Aus dem Begriff „steuerfreie Einkünfte“ (VwGH 7.5.1979, 3513/78) ergibt sich, dass eine Anrechnung gem § 3 Abs. 1 Z 10 EStG 1988 steuerfreier sonstiger Bezüge auf den Freibetrag bzw die Freigrenze des § 67 Abs. 1 EStG - mit dem allein ansonsten steuerpflichtige sonstige Bezüge begünstigt werden sollen - uE ebenso zu unterbleiben hat wie deren Anrechnung auf das Sechstel nach § 67 Abs 2. Eine derartige Anrechnung, wie sie die LStR 2002 unter RZ 70 vorsehen, würde nämlich die ohne jegliche Einschränkung normierte Steuerbefreiung der unter Z 10 fallenden Arbeitslohnteile beim Anfall weiterer sonstiger Bezüge („Inlandsbezüge“) im Lauf des Kalenderjahres, wenn auch zeitlich verschoben, wieder zunichtemachen (F uchs in Hofstätter/Reichel EStG Kommentar, § 3 Tz 17/2) .

Entgegen den LStR wird bei Abfertigungen eine Aliquotierung (sofern unter einem auch steuerpflichtige Inlandsbezüge abgefertigt werden) vorzunehmen sein, weil auch die sonstigen Bezüge zu den Auslandsbezügen gehören (Doralt, EStG 1988, § 3 Tz 57/1).

Aus dem Gesetzeswortlaut ist daher nach Ansicht des Gerichtes nicht abzuleiten, dass Zahlungen mit welchen ausschließlich im Ausland erbrachte Arbeitsleistungen abgefertigt werden als Inlandsbezüge anzusehen wären. Vielmehr fallen entsprechend dem Gesetzeswortlaut alle Einkünfte die eine DN von seinem inländischen Dienstgeber im Zusammenhang mit nach § 3 Abs. 1 Z 10 EStG 1988 begünstigten Tätigkeiten erhält unter die genannte Befreiungsbestimmung. Daher fallen auch gesetzliche Abfertigungen soweit sie für begünstigte Auslandstätigkeiten geleistet werden, in den Anwendungsbereich des § 3 Abs. 1 Z 10 EStG 1988 und sind insoweit steuerfrei zu behandeln.

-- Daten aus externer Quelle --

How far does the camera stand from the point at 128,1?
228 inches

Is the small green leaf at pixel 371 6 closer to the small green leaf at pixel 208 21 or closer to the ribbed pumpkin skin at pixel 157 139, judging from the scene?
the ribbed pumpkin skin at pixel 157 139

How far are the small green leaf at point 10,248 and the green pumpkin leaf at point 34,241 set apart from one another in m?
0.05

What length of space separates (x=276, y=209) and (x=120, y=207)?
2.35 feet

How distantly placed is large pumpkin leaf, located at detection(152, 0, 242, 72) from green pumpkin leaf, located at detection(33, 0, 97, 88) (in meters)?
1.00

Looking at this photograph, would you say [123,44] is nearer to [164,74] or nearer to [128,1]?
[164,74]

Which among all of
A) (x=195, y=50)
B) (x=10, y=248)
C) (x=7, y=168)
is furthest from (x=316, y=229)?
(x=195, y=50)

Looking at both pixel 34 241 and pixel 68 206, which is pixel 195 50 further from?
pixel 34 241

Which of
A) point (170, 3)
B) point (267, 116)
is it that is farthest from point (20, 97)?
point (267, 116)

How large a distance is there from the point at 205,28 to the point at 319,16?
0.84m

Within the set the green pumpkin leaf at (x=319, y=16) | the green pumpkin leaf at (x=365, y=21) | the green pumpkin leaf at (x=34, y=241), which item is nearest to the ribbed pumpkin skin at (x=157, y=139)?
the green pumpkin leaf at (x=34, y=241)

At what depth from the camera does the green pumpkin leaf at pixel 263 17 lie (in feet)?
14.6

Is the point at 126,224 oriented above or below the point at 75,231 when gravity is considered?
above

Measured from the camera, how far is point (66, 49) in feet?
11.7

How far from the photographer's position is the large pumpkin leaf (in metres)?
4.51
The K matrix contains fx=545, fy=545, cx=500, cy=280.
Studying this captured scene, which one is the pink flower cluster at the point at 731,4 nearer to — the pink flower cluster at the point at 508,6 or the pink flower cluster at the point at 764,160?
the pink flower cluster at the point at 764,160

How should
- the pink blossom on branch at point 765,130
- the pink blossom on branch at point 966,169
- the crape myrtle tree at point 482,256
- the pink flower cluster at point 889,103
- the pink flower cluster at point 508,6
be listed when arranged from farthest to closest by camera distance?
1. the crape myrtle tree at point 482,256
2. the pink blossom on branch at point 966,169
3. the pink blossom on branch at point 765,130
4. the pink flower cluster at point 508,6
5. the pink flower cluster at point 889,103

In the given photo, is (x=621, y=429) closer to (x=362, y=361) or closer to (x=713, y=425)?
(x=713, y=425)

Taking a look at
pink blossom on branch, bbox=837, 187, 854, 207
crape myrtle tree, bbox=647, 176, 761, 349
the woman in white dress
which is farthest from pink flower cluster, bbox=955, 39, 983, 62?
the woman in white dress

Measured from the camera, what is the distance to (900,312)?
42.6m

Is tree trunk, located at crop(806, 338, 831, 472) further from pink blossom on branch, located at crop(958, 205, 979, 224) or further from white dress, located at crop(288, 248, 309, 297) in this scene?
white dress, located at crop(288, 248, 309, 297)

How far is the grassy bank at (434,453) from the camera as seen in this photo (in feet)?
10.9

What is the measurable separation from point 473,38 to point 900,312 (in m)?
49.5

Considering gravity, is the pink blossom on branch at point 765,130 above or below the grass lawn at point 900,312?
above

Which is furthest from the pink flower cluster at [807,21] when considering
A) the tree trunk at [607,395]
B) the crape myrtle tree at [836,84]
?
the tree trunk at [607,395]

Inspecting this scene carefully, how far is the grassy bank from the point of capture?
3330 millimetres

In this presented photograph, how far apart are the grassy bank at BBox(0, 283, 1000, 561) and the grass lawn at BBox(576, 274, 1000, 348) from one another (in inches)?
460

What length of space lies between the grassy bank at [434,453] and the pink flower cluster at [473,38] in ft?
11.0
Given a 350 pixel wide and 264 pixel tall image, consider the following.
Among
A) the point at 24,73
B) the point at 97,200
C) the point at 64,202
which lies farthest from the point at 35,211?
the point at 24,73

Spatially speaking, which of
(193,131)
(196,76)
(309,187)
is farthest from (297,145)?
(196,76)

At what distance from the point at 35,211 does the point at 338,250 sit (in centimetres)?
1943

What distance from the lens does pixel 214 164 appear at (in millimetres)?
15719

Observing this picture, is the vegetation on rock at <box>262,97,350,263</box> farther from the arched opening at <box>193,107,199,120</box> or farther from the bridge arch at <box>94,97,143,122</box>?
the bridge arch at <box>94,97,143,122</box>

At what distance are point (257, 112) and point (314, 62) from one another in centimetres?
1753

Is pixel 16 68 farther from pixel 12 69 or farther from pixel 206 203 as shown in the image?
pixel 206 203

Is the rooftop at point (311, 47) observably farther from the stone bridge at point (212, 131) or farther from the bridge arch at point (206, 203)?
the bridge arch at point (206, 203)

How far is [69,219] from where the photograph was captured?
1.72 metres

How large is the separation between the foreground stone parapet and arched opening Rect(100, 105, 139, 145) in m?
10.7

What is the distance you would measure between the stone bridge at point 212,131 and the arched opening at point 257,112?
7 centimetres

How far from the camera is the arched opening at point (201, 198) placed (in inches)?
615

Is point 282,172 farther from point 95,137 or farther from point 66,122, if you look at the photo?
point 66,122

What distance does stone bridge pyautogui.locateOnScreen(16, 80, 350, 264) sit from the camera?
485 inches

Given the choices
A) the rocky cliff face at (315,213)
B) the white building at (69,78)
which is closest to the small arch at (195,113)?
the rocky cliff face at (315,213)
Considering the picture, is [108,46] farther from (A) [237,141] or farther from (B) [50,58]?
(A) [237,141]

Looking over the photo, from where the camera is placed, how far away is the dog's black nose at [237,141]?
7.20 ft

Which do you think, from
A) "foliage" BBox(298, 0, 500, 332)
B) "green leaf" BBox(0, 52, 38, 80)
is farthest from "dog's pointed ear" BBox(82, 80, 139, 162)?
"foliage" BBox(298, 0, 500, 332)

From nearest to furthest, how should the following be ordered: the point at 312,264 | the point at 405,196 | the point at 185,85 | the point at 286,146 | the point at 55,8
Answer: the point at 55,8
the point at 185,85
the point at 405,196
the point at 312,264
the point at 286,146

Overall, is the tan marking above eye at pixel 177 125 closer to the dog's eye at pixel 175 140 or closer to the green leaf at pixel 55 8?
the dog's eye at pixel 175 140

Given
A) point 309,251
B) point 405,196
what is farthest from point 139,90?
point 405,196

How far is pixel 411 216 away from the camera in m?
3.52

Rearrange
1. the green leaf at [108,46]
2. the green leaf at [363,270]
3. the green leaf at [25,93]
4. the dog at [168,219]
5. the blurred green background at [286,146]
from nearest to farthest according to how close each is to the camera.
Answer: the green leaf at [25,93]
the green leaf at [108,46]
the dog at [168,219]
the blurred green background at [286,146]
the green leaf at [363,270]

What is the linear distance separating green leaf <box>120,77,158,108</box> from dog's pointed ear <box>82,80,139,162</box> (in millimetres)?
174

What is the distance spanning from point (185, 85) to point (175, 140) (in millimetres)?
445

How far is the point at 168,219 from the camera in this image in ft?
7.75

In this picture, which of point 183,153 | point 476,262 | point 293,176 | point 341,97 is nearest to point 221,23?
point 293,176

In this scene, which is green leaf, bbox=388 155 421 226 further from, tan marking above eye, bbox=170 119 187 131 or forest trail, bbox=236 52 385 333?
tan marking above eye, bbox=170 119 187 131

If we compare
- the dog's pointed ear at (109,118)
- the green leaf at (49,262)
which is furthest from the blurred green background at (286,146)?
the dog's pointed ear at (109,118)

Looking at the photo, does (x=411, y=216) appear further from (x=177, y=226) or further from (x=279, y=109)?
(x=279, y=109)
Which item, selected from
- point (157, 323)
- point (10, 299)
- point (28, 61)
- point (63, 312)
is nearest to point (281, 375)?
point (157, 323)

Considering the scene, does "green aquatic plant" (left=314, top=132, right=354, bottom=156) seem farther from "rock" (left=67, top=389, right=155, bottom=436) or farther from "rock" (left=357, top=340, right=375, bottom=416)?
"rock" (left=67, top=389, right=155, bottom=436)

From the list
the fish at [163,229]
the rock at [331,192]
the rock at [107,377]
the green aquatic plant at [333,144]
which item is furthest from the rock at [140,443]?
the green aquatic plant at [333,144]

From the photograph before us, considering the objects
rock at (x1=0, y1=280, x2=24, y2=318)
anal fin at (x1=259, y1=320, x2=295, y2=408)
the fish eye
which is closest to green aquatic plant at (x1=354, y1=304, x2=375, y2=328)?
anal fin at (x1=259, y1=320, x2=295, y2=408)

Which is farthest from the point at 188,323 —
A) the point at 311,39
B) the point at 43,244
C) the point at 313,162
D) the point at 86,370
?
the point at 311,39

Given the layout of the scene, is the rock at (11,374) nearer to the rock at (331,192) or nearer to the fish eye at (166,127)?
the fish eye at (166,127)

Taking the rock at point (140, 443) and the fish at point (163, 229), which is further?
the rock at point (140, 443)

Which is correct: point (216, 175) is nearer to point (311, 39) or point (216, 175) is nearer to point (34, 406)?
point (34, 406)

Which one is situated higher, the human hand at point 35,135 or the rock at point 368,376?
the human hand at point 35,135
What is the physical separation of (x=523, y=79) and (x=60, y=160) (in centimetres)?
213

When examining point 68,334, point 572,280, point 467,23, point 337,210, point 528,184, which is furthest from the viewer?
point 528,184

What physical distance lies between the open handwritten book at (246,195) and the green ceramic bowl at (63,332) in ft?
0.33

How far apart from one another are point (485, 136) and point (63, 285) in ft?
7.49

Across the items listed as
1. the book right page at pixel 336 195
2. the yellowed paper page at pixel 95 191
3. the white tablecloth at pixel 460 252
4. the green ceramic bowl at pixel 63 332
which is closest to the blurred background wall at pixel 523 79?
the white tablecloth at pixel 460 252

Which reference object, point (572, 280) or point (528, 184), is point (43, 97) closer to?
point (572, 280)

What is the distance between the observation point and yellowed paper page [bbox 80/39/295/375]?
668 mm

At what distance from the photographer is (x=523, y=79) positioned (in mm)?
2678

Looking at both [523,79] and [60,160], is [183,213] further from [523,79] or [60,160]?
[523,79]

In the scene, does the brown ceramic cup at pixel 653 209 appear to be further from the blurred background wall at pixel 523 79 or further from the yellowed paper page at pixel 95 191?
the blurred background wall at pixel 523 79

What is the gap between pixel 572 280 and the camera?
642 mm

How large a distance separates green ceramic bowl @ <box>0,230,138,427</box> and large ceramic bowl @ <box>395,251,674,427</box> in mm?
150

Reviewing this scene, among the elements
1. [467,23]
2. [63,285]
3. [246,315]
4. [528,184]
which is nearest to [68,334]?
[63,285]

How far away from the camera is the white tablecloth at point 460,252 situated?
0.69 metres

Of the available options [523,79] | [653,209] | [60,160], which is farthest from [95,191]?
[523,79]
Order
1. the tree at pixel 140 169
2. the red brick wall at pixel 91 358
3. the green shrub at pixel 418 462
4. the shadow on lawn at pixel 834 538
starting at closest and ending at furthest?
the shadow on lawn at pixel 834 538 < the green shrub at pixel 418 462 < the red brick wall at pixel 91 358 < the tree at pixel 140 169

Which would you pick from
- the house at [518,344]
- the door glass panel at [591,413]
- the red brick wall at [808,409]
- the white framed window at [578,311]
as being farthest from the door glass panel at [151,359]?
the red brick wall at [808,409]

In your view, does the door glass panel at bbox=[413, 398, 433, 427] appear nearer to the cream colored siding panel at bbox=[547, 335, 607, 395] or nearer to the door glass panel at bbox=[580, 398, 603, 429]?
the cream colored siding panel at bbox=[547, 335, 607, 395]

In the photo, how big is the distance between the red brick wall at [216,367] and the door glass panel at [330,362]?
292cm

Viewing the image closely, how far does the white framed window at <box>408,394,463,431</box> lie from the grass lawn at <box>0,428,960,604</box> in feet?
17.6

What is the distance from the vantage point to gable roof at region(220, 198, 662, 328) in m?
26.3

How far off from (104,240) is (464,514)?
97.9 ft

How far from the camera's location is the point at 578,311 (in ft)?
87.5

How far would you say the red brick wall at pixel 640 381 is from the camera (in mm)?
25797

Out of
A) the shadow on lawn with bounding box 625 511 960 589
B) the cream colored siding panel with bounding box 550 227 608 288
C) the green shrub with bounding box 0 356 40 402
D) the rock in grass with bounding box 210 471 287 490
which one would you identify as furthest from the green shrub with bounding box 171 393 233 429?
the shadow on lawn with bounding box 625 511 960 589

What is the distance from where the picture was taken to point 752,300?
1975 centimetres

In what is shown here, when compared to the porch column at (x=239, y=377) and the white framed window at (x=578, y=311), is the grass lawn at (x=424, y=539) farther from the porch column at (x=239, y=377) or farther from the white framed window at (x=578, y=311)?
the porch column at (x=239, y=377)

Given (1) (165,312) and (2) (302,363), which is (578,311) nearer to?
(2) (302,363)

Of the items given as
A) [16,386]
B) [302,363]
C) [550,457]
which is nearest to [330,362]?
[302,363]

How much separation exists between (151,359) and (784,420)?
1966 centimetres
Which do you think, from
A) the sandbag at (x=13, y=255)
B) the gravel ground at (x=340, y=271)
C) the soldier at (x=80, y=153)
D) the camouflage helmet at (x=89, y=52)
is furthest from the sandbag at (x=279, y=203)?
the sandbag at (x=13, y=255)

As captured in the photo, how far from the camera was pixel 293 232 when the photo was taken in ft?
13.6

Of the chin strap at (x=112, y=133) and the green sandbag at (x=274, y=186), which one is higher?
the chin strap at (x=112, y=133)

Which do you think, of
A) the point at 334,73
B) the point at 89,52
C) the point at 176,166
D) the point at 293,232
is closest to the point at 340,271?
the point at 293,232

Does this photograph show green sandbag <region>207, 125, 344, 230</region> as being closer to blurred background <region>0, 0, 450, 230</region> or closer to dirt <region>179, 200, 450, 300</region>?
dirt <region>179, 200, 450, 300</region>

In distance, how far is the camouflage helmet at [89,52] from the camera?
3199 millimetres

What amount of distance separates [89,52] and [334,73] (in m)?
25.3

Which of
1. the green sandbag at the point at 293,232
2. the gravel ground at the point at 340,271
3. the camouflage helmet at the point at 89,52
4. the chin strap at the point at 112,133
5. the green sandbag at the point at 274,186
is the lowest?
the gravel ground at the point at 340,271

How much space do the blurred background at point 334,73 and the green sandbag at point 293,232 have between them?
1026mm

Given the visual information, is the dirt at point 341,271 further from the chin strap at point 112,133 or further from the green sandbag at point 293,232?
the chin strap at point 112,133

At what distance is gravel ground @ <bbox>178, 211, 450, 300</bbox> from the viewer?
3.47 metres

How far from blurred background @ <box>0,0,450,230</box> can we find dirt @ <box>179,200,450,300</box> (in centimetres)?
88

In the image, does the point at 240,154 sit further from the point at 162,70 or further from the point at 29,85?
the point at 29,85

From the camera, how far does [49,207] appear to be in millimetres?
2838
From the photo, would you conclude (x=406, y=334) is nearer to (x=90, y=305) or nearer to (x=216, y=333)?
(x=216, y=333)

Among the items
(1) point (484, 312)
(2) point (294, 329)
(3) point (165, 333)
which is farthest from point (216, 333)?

Da die geleistete Abfertigung im gegenständlichen Fall ausschließlich für begünstigte Auslandstätigkeit geleistet wurde und während der gesamten Tätigkeit des GesGf für die Bf. keine im Inland steuerpflichtigen Einkünfte aus nichtselbständiger Arbeit erzielt wurden, fällt die gesamte gesetzliche Abfertigung unter die die Steuerbefreiung des § 3 Abs. 1 Z 10 EStG.

Zulässigkeit einer Revision

Gegen ein Erkenntnis des Bundesfinanzgerichtes ist die Revision zulässig, wenn sie von der Lösung einer Rechtsfrage abhängt, der grundsätzliche Bedeutung zukommt, insbesondere weil das Erkenntnis von der Rechtsprechung des Verwaltungsgerichts­hofes abweicht, eine solche Rechtsprechung fehlt oder die zu lösende Rechtsfrage in der bisherigen Rechtsprechung des Verwaltungsgerichtshofes nicht einheitlich beantwortet wird. Soweit ersichtlich liegt zur Rechtsfrage der Anwendbarkeit von § 3 Abs. 1 Z 10 EStG 1988 idF BGBl. I Nr. 2005/161 auf gesetzliche Abfertigungen keine Rechtsprechung des VwGH vor, weshalb eine Revision zuzulassen ist.